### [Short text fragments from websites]

::::

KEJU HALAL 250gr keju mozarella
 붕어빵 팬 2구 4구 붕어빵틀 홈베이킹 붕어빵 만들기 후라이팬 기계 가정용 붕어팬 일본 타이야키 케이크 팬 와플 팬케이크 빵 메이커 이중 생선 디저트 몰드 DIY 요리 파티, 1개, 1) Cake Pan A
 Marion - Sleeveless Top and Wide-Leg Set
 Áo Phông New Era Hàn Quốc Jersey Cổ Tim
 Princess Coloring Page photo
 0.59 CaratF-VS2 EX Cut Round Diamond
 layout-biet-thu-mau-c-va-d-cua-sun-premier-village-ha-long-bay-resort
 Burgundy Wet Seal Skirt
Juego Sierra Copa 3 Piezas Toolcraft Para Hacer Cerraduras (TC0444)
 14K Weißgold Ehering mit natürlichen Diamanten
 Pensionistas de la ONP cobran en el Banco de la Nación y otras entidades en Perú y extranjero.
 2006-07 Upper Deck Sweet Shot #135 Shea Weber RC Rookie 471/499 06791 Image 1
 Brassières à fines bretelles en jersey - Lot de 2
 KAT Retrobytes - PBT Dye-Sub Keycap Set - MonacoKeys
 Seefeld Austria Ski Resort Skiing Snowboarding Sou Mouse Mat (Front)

::::

### [DIRECTIONS FOR THIS TASK]
Only this range is to be output: the line that contains "Burgundy Wet Seal Skirt" through the last line of the records above, both inclusive.

### [EXERCISE RESPONSE]
 Burgundy Wet Seal Skirt
Juego Sierra Copa 3 Piezas Toolcraft Para Hacer Cerraduras (TC0444)
 14K Weißgold Ehering mit natürlichen Diamanten
 Pensionistas de la ONP cobran en el Banco de la Nación y otras entidades en Perú y extranjero.
 2006-07 Upper Deck Sweet Shot #135 Shea Weber RC Rookie 471/499 06791 Image 1
 Brassières à fines bretelles en jersey - Lot de 2
 KAT Retrobytes - PBT Dye-Sub Keycap Set - MonacoKeys
 Seefeld Austria Ski Resort Skiing Snowboarding Sou Mouse Mat (Front)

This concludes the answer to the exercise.